Spatial question entries
★ ★ ★ ★ ★ ★ ★

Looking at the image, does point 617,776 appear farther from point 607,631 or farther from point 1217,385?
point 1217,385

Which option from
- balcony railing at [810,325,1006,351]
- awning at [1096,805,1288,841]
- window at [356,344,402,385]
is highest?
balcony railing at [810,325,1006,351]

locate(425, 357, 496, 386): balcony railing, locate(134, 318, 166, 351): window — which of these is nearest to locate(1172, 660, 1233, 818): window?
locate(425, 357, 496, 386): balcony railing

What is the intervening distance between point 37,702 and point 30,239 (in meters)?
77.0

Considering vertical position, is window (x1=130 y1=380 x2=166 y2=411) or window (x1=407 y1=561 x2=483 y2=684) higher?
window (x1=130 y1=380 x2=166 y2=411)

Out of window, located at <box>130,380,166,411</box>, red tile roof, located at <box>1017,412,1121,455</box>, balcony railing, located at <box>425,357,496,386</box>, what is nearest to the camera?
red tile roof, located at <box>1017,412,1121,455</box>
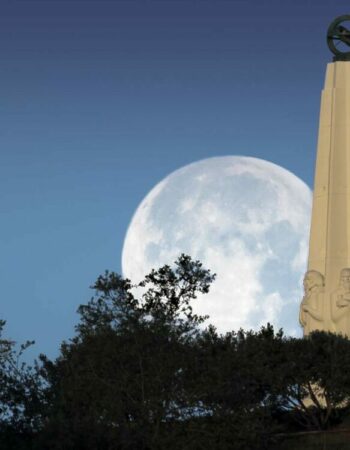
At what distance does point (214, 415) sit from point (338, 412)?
9.89 metres

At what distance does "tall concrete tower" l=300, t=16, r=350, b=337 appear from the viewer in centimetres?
7125

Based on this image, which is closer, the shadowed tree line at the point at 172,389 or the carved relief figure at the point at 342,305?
the shadowed tree line at the point at 172,389

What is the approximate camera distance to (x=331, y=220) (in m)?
72.7

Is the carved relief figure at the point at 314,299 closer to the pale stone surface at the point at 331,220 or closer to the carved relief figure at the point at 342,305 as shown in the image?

★ ★ ★ ★ ★ ★ ★

Give each line of the entries above as a JSON list of strings, one string per line. Skip the blank lines and leave out the pictures.

Worked solution →
[
  "Looking at the image, does point 617,776 appear farther from point 607,631 or farther from point 1217,385?",
  "point 1217,385",
  "Which option from",
  "- balcony railing at [810,325,1006,351]",
  "- awning at [1096,805,1288,841]",
  "- window at [356,344,402,385]",
  "is highest?",
  "balcony railing at [810,325,1006,351]",
  "locate(425, 357, 496, 386): balcony railing, locate(134, 318, 166, 351): window — which of these is nearest to locate(1172, 660, 1233, 818): window?",
  "locate(425, 357, 496, 386): balcony railing",
  "What is the intervening distance between point 37,702 and point 30,239 (in meters)?",
  "77.0",
  "Considering vertical position, is window (x1=130 y1=380 x2=166 y2=411) or window (x1=407 y1=561 x2=483 y2=684) higher?",
  "window (x1=130 y1=380 x2=166 y2=411)",
  "Out of window, located at <box>130,380,166,411</box>, red tile roof, located at <box>1017,412,1121,455</box>, balcony railing, located at <box>425,357,496,386</box>, what is nearest to the camera?",
  "red tile roof, located at <box>1017,412,1121,455</box>",
  "At what distance does point (214, 415) sit from point (338, 412)?",
  "9.89 metres",
  "At what distance does \"tall concrete tower\" l=300, t=16, r=350, b=337 appear from the viewer in centimetres?",
  "7125",
  "Based on this image, which is closer, the shadowed tree line at the point at 172,389 or the carved relief figure at the point at 342,305?",
  "the shadowed tree line at the point at 172,389",
  "What is the approximate camera distance to (x=331, y=220) (in m)?",
  "72.7",
  "Is the carved relief figure at the point at 314,299 closer to the pale stone surface at the point at 331,220 or closer to the carved relief figure at the point at 342,305 as shown in the image?"
]